Yagoda quickly rose through the ranks in the Bolsheviks and was appointed to the VeCheka in 1920 by Dzerzhinsky. He became the deputy head of the OGPU in 1924 and was stationed there for 10 years. During that time, he was appointed as the head of the Siberian labor camps. In 1934, Yagoda finally was raised to the position he had been striving for since he entered the VeCheka, the elusive Headship. During his time at the top, he started the first widespread and public purge trials, these trials were used to “purge” political enemies from the Soviet Union.

Yagoda did not last long as the leader of the OGPU. He fell out of favor with Stalin in 1936 and was replaced. However, Stalin was not content with merely removing him from his post in the OGPU, and in 1937 he was arrested by his own former organization. During the third of the “Great Purges”, Yagoda was tried and convicted of being part of the “Trotskyite” conspiracy and was executed on the 15th of March, 1938 underneath the headquarters of the NKVD at Lubyanka , Moscow. Immediately following Yagoda was Nikolay Yezhov an underling in the NKVD and the man responsible for purging Yagoda.
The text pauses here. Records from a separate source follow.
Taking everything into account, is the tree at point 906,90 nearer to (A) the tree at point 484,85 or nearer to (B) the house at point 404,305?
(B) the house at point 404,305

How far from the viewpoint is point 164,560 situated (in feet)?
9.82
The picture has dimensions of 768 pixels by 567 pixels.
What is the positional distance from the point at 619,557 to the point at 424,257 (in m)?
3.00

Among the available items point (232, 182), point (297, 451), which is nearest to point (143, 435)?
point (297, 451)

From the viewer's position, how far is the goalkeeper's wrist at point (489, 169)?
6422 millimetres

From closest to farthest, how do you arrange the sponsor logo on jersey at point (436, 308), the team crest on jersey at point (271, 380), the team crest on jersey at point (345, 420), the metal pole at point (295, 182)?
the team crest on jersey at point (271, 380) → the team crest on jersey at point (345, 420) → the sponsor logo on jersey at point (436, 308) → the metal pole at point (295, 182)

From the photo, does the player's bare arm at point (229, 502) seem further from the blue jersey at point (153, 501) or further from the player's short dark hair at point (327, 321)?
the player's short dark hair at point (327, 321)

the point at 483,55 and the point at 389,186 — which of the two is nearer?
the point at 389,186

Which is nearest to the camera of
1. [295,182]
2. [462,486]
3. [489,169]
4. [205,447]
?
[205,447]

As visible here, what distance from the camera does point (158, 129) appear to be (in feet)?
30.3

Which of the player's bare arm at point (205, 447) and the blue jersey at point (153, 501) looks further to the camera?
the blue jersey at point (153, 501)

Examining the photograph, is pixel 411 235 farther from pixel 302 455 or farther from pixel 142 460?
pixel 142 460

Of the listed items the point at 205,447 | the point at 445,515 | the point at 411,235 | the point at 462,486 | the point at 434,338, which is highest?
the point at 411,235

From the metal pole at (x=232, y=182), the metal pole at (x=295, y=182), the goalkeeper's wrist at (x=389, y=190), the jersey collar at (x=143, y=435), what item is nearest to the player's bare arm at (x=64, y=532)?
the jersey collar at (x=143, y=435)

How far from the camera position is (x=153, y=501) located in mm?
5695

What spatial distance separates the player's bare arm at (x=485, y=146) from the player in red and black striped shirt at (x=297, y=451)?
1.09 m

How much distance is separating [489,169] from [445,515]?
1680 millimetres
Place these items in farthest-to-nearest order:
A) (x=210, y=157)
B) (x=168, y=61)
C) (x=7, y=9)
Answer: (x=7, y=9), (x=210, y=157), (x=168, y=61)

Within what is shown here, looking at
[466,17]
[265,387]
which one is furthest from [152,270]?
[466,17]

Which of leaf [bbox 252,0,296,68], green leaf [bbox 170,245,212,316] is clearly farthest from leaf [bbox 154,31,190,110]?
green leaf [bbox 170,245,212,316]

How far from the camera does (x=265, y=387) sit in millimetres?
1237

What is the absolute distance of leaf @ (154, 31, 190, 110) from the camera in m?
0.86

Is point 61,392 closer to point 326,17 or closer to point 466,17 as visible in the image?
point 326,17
Yezhov was born in Petrograd in 1895. He joined the Red Army in 1905 and fought in the 1907 revolution. He joined the Bolshevik party in Leningrad in 1917 and quickly rose through the ranks. He was appointed to the post of “Head of Soviet Security” on the 26th September, 1936, and became feared through out the Soviet Union as the most ruthless leader of the secret police yet. He was responsible for the “Great Purge” and began to purge all of the staff that could potentially be harmful, to him including his predecessor and the war minister of the USSR.

He was known throughout the USSR as “The Bloody Dwarf”; Yezhov was less than five feet tall, as well as being diagnosed with Napoleon Complex at age five. Stalin was not happy with his work after one year and he [Stalin] was encouraged by Molotov to purge Yezhov. During 1937, Stalin gave Yezhov chances to regain favor but Stalin was not impressed by the way Yezhov handled himself without support and he was worried about potential threats to his power. In August of 1938, Lavrenty Beria, Yezhov’s deputy whom he though was his closest ally, took over control of the NKVD in what would become a long and owerful reign. On the 25th of November, 1938, Yezhov was officially removed from his post and exiled to Stalingrad. After two years of exile, Yezhov was still viewed as a possible threat to Stalin and he was arrested in 1940 and purged in the cell adjoining to his predecessor’s cell. Born in 1899 in Georgia, Lavrenty Pavlovich Beria joined the Communist Party at the very beginning of the Russian Revolution. Between 1917 and 1925, Beria led the Georgian chapter of the VeCheka in a very similar way to Dzerzhinsky. In 1926, he was transferred to Moscow to work as a deputy in OGPU.